▸ WHAT IS EXPECTED:
Answer these questions from the passage on writing prompts.
(a) What does the passage compare writing prompts to?
(b) What four forms can a writing prompt take, according to the passage?
(c) How much should a writer write each day to keep the writing muscles toned and flexible?

— Begin EXCERPT TO READ —

Writing Prompts: Dive Write In

Writing Prompts

Writing prompts are like diving boards: a springy platform meant to launch you into a new space. They can be a word, a sentence, an image or an idea and they are a great way to get you writing, even if you don’t have a book you’re working on. But writing prompts can do more than that, they offer many skill-building benefits that can help any writer grow and improve. Here are just a few of the things writing prompts can do for you:

Get writing!

Most obviously, writing prompts can prompt you to write but the trick is to use them as often as necessary to ensure you’re writing every day. Remember, not everything you write needs to be a masterpiece destined for the New York Times bestseller list. What’s important is to keep your writing muscles toned and flexible by writing at least a few hundred words each day. And because writing prompts aren’t meant to create something meant for a wide audience, they’re a great chance to play. Which leads to our next point...

— End EXCERPT TO READ —
— Begin EXTRACTED DATA —

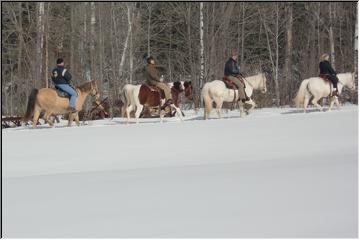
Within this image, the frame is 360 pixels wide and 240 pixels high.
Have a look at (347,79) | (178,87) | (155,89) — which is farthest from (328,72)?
(155,89)

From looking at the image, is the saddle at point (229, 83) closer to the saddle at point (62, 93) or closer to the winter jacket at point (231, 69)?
the winter jacket at point (231, 69)

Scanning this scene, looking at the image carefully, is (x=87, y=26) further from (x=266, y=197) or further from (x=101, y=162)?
(x=266, y=197)

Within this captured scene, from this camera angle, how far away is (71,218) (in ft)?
21.4

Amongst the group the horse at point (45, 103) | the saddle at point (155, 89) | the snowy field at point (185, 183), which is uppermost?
the saddle at point (155, 89)

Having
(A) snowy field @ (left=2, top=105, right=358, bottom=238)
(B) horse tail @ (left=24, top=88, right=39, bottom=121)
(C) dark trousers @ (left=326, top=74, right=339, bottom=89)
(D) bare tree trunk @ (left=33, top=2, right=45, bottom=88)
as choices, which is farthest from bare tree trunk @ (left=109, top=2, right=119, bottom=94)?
(A) snowy field @ (left=2, top=105, right=358, bottom=238)

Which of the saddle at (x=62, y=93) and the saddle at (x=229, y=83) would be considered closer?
the saddle at (x=62, y=93)

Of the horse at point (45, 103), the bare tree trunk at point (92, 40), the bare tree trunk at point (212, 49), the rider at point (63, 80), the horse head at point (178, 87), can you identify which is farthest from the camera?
the bare tree trunk at point (212, 49)

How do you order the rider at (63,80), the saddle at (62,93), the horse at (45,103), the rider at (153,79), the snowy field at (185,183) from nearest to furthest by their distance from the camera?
the snowy field at (185,183)
the rider at (63,80)
the horse at (45,103)
the saddle at (62,93)
the rider at (153,79)

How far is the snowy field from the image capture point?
6117 millimetres

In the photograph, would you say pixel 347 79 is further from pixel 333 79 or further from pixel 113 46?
pixel 113 46

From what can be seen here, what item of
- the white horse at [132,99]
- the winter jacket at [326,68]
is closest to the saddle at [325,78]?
the winter jacket at [326,68]

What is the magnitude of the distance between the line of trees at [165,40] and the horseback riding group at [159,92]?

— End EXTRACTED DATA —

▸ OUTPUT OF THE EXERCISE:
(a) Diving boards.
(b) A word, a sentence, an image or an idea.
(c) At least a few hundred words.